[Study questions]
[1] In the meeting minutes, who did the Chairman of the Meeting appoint as vote collector?
[2] Reproduce, word for word, the part of the meeting minutes that opens with the words containing "The Chairman of the Meeting appointed" and closes with "providing their excuses.".

The invitation for the meeting including the agenda, as stipulated in the relevant regulations and the Articles of Association, was published on 05 March 2025, in the Turkey Trade Registry Gazette numbered "11285". Announcements were made 3 weeks prior to the General Assembly, on the corporate web site of the company at www.tupras.com.tr, via the Central Registry Agency's (MKK) e-Company Portal, Electronic General Assembly System.
Upon examination of the List of Participants, it has been understood that among 192,679,559,800 shares, each bearing a nominal value of Kr 1 (One Kr) amounting to the company's total capital of TL 1,926,795,598; shareholders holding 5,652,058 shares corresponding to capital of TL 56,520.58 were present by person. Shareholders holding 118,715,501,619 shares corresponding to capital of TL 1,187,155,016.19 were present by proxy. Total of 118,721,153,677 shares corresponding to paid in capital of TL 1,187,211,536.77 were represented at the meeting, thereby reaching the minimum quorum as set in the legislation and the Articles of Association. Included in these total shares, it has been declared that 16,013,412,424 shares with nominal value TL 160,134,124.24 is represented by the Depositary of Representatives Company.
It has been determined that the Company has taken the necessary measures regarding the Electronic General Assembly as per Paragraph Five and Six of Turkish Commercial Code Article 1527. Ms. Fettane Sayın, has been appointed by Mr. Yağız Eyüboğlu, a Member of Board of Directors, to use the Electronic General Assembly System. The meeting has been started both physically and electronically at the same time and the agenda has been opened for discussion.
Mr. Yağız Eyüboğlu, Member of Board of Directors, has provided information about the method of voting. As stated in both the relevant regulations and the Internal Directive of the General Assembly of the Company and the Articles of Association, with the regulations on counting of electronic votes reserved, shareholders who were physically present at the meeting were requested to vote by raising hands and those who vote negatively were requested to express their objections with verbal declaration.
As a result of the discussions held in respect to the agenda, the following decisions have been taken.
The Chairman of the Meeting appointed Mr. İbrahim Yelmenoğlu as vote collector and Mr. Doğan Korkmaz as the secretary.
The Chairman of the Meeting declared that all other relevant documents in regard to the Agenda of the General Assembly was available at the meeting, and from Members of the Board, himself, and Mr. Erol Memioğlu was present and Mr. Seçkin Özdemir, who attended the meeting on behalf of the Independent Audit Company Güney Bağımsız Denetim ve Serbest Muhasebeci Mali Müşavirlik Anonim Şirketi, was also present. The Chairman also informed the General Assembly that other Board members have not attended the meeting providing their excuses.
2024 Integrated Annual Report has been approved and accepted by a majority vote with TL 1,186,124,377.23 paid in-share capital in the affirmative and TL 1,074,759.54 paid in-share capital dissenting votes.
This agenda topic was not subject to voting and for information purpose only.
2024 Annual Consolidated Financial Statements and Statutory Statements prepared in accordance with the Taxation Procedures Code are approved and accepted by a majority vote as a result of affirmative votes for TL 1,163,915,490.79 paid-in share capital against dissenting votes for TL 23,283,645.99 paid-in share capital.

[Source data]
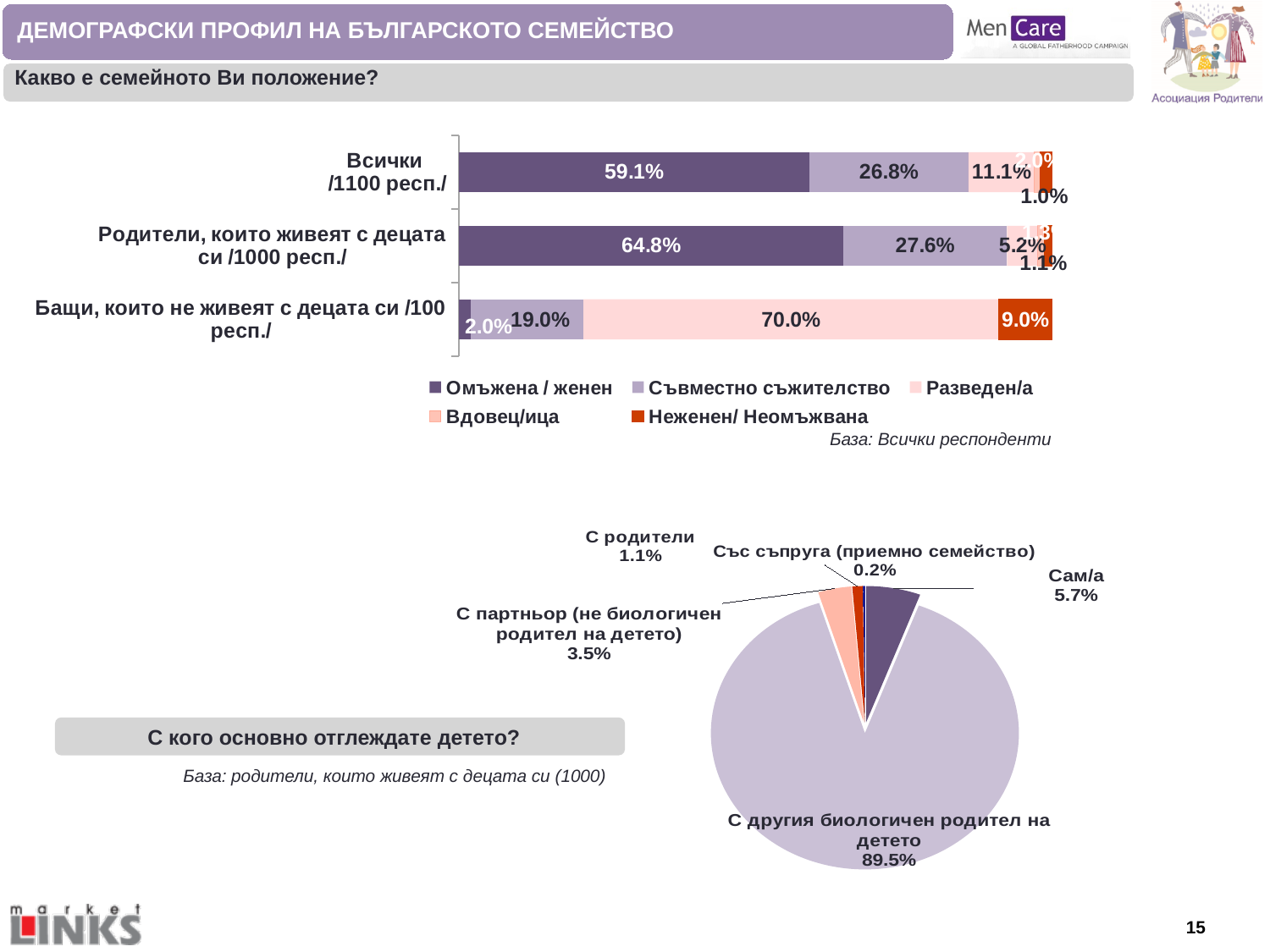
In the bar chart 'Какво е семейното Ви положение?', what is the value for 'Неженен/ Неомъжвана' for 'Бащи, които не живеят с децата си /100 респ./'? 9.0% In the bar chart 'Какво е семейното Ви положение?', what is the value for 'Разведен/а' for 'Бащи, които не живеят с децата си /100 респ./'? 70.0% What kind of chart is the chart under 'Какво е семейното Ви положение?'? Stacked bar chart In the bar chart 'Какво е семейното Ви положение?', which category has the highest value for 'Омъжена / женен'? Родители, които живеят с децата си /1000 респ./ In the bar chart 'Какво е семейното Ви положение?', what is the value for 'Съвместно съжителство' for 'Родители, които живеят с децата си /1000 респ./'? 27.6% In the bar chart 'Какво е семейното Ви положение?', what is the difference between the 'Разведен/а' values for 'Всички /1100 респ./' and 'Родители, които живеят с децата си /1000 респ./'? 5.9% In the pie chart 'С кого основно отглеждате детето?', which is larger: 'Сам/а' or 'С партньор (не биологичен родител на детето)'? Сам/а In the pie chart 'С кого основно отглеждате детето?', what is the share for 'С другия биологичен родител на детето'? 89.5% In the bar chart 'Какво е семейното Ви положение?', how many categories are shown? 3 In the pie chart 'С кого основно отглеждате детето?', which slice is the smallest? Със съпруга (приемно семейство) In the bar chart 'Какво е семейното Ви положение?', how many series does the legend list? 5 In the bar chart 'Какво е семейното Ви положение?', what is the value for 'Омъжена / женен' in the 'Всички /1100 респ./' category? 59.1%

[Answers for each item]
[1] Mr. İbrahim Yelmenoğlu

[2]
The Chairman of the Meeting appointed Mr. İbrahim Yelmenoğlu as vote collector and Mr. Doğan Korkmaz as the secretary.
The Chairman of the Meeting declared that all other relevant documents in regard to the Agenda of the General Assembly was available at the meeting, and from Members of the Board, himself, and Mr. Erol Memioğlu was present and Mr. Seçkin Özdemir, who attended the meeting on behalf of the Independent Audit Company Güney Bağımsız Denetim ve Serbest Muhasebeci Mali Müşavirlik Anonim Şirketi, was also present. The Chairman also informed the General Assembly that other Board members have not attended the meeting providing their excuses.